-- Task instructions --
Return the lines of the listing below exactly as they appear, beginning at the one with "Bride walking with" and stopping after the one with "Un balcone con"; do not include pictures.

-- Study material --

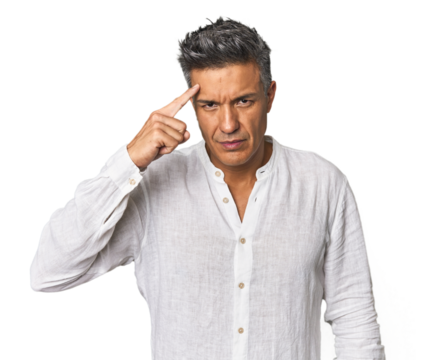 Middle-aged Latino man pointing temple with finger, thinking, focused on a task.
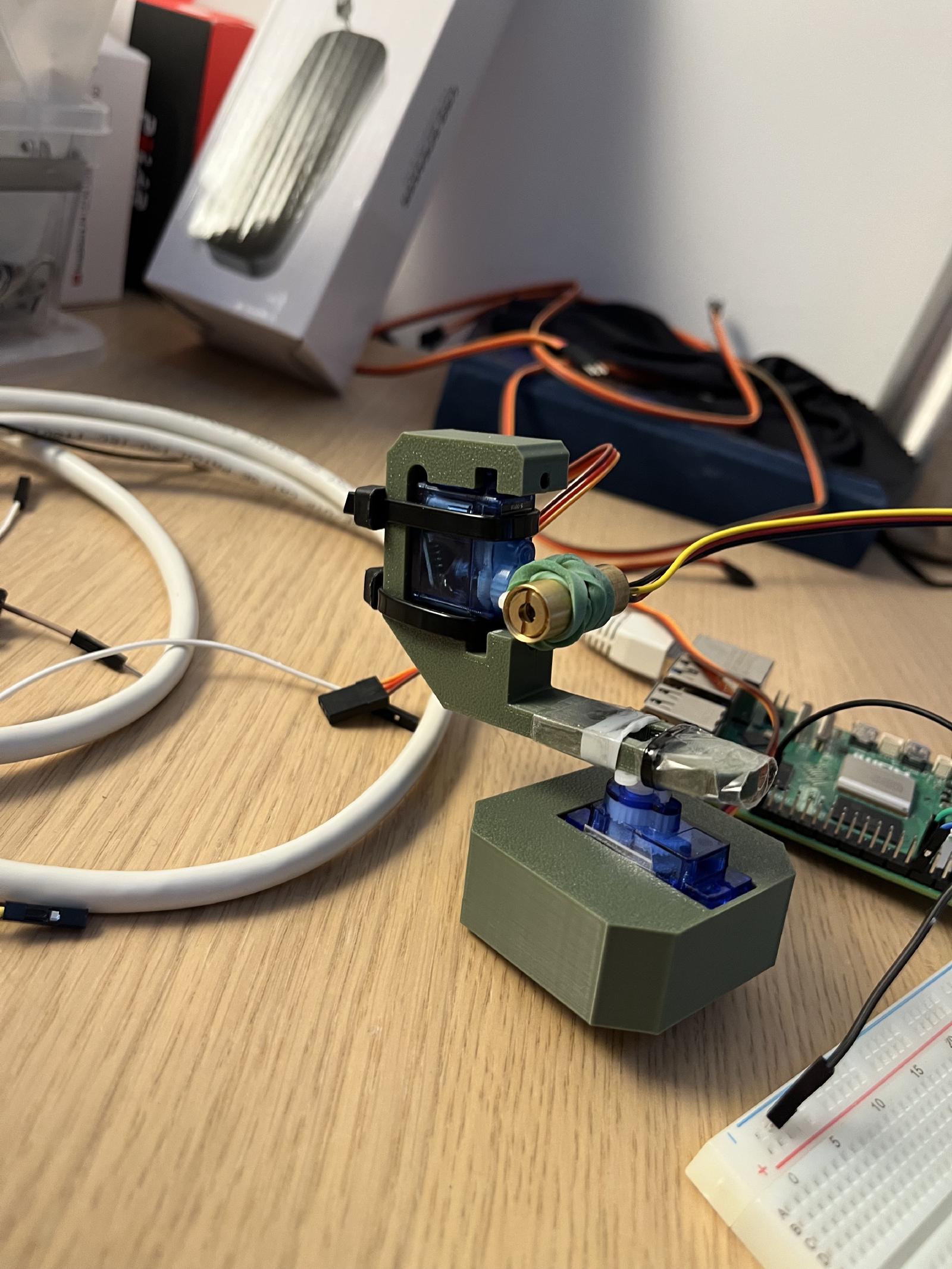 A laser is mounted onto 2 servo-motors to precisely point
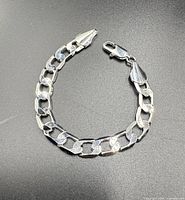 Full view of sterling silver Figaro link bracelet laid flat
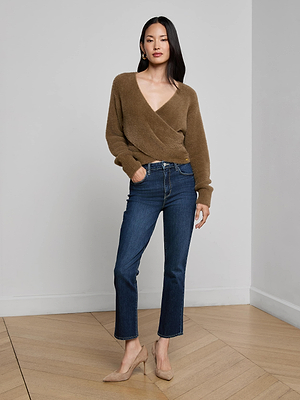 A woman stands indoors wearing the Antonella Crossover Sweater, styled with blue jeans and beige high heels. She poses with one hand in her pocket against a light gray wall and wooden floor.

* * *

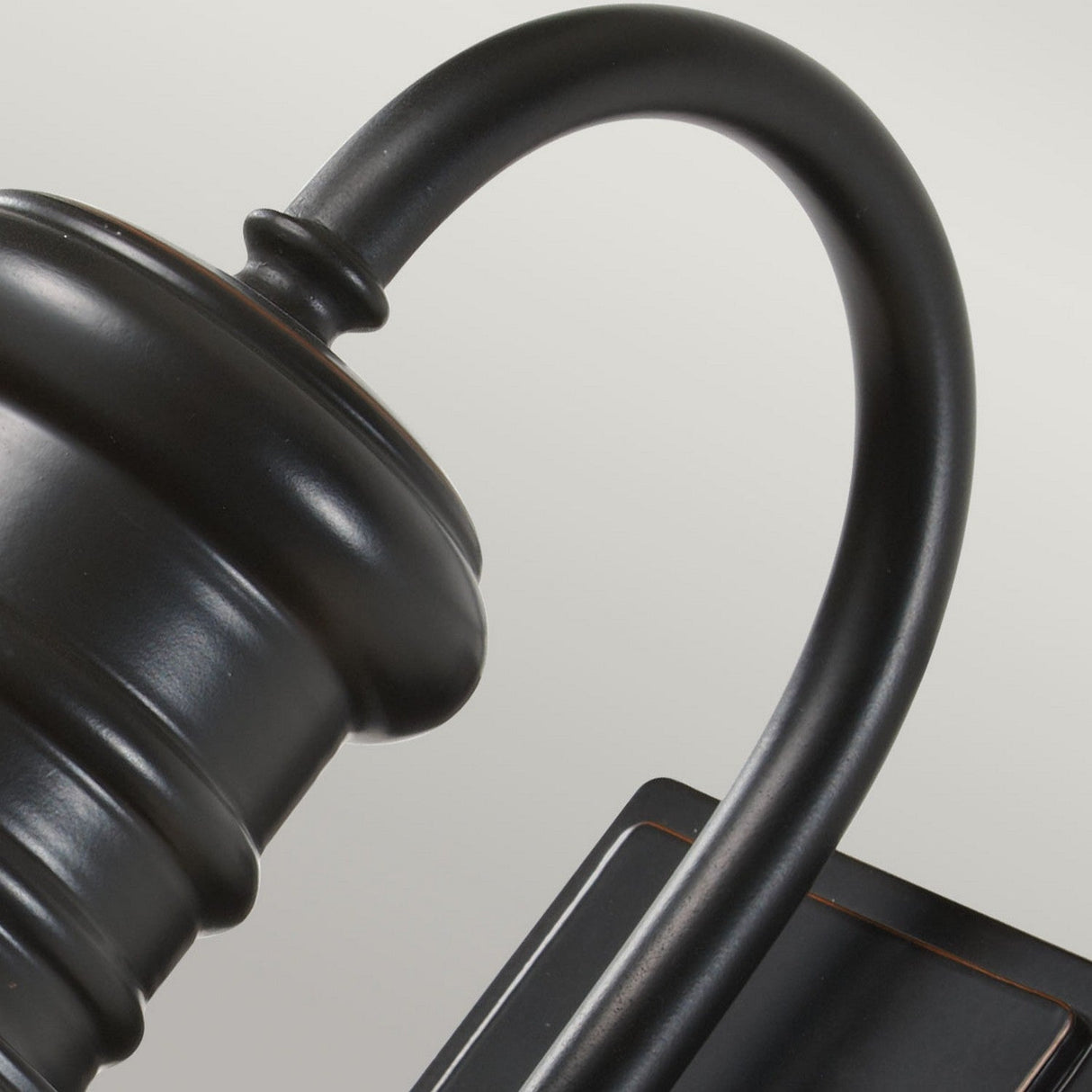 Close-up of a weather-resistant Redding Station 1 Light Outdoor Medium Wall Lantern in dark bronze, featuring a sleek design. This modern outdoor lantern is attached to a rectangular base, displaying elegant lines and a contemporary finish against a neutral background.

--

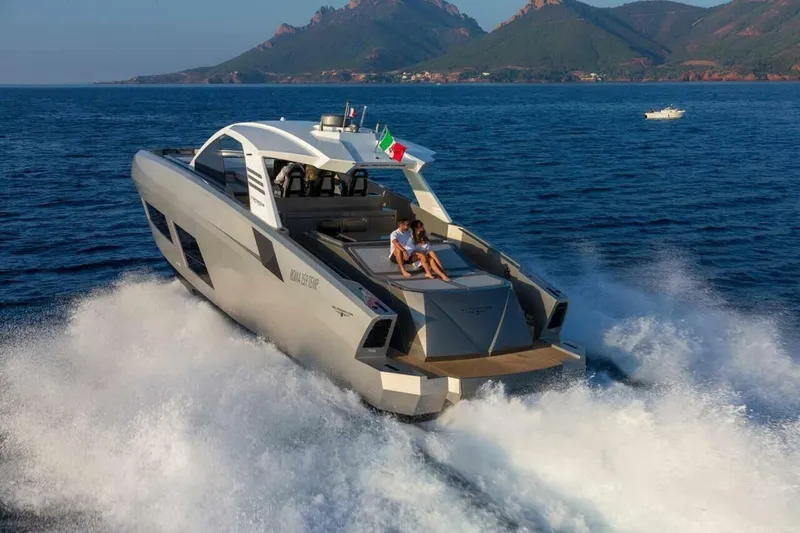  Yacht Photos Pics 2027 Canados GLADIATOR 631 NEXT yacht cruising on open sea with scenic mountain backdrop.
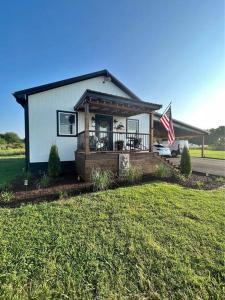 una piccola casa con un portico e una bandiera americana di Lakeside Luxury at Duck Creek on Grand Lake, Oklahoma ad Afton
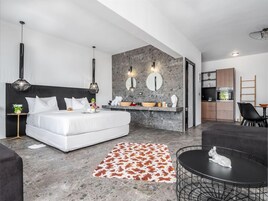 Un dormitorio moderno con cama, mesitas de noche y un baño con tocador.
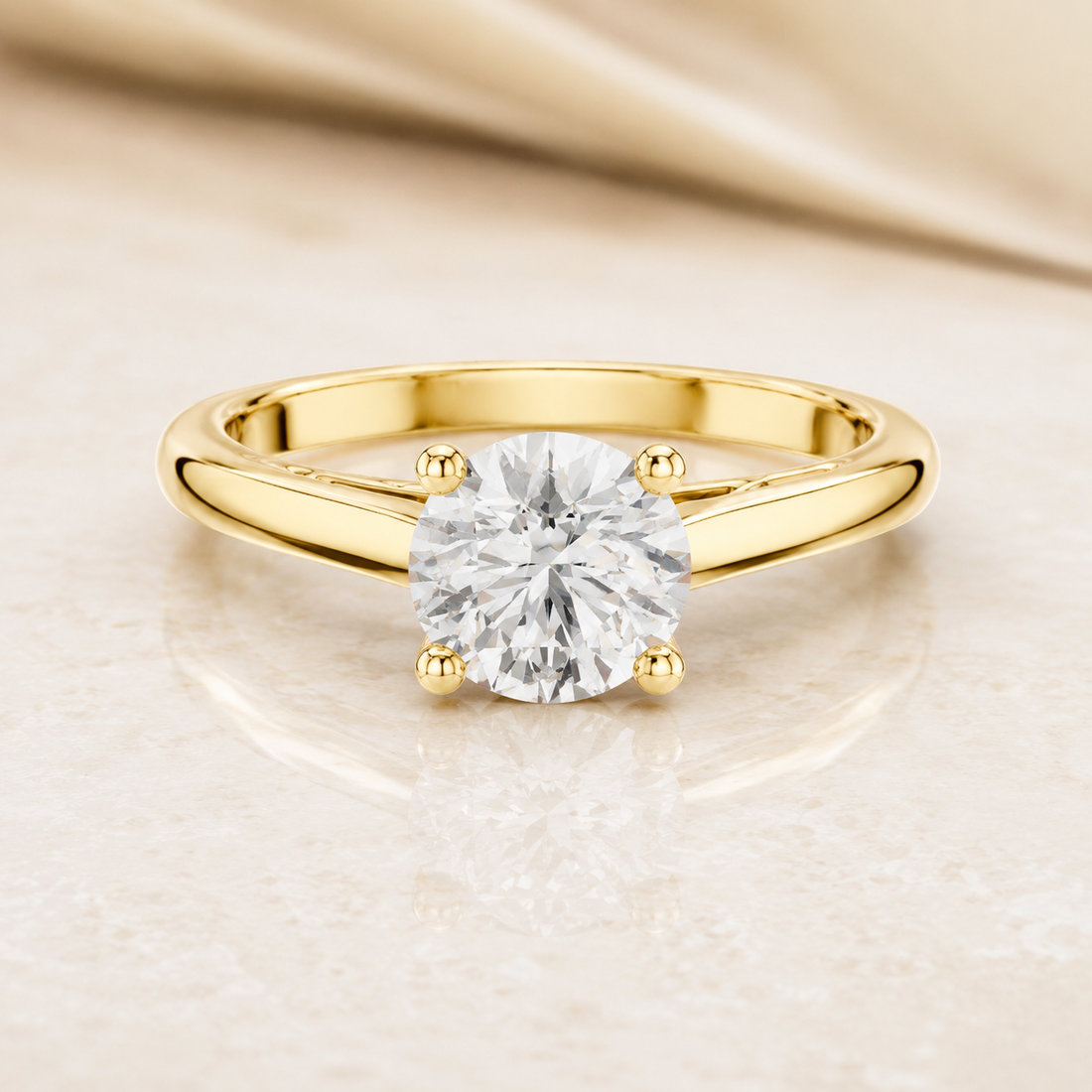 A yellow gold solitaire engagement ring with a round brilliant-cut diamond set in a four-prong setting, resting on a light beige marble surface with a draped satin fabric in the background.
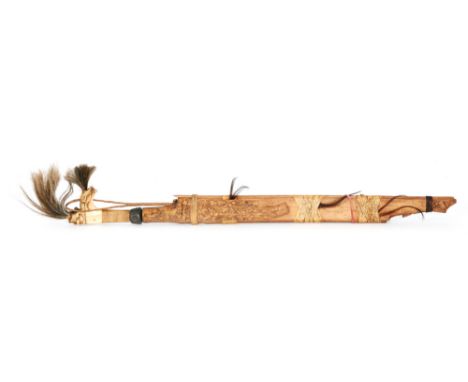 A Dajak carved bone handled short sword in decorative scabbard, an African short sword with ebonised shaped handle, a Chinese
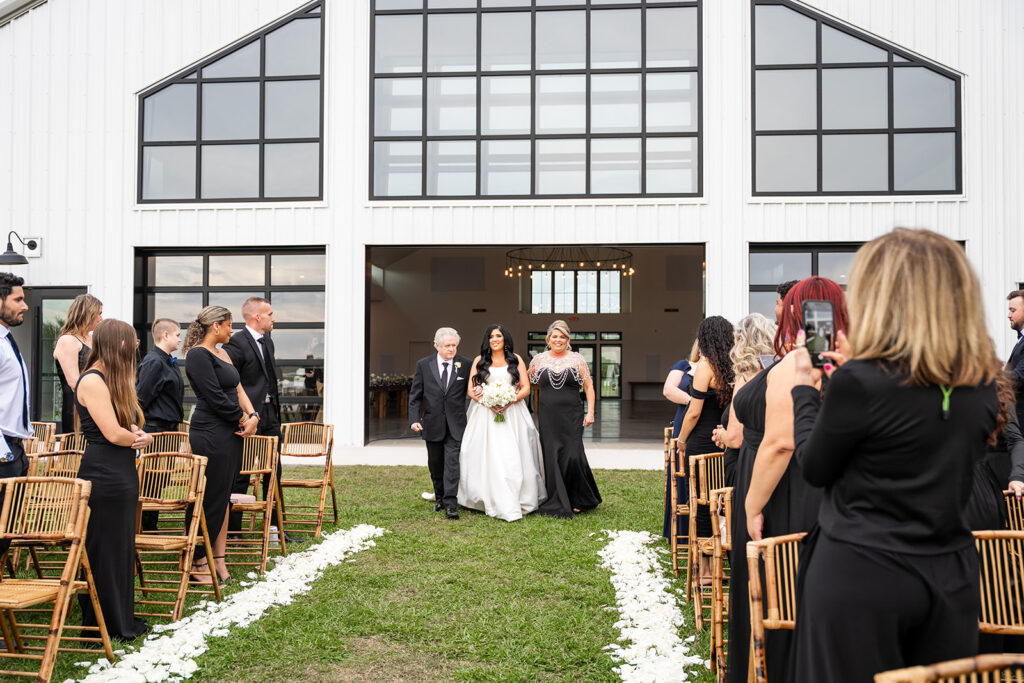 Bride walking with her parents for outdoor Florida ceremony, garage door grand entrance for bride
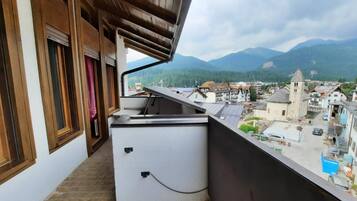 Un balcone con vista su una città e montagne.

-- Response to this task --
 Bride walking with her parents for outdoor Florida ceremony, garage door grand entrance for bride
 Un balcone con vista su una città e montagne.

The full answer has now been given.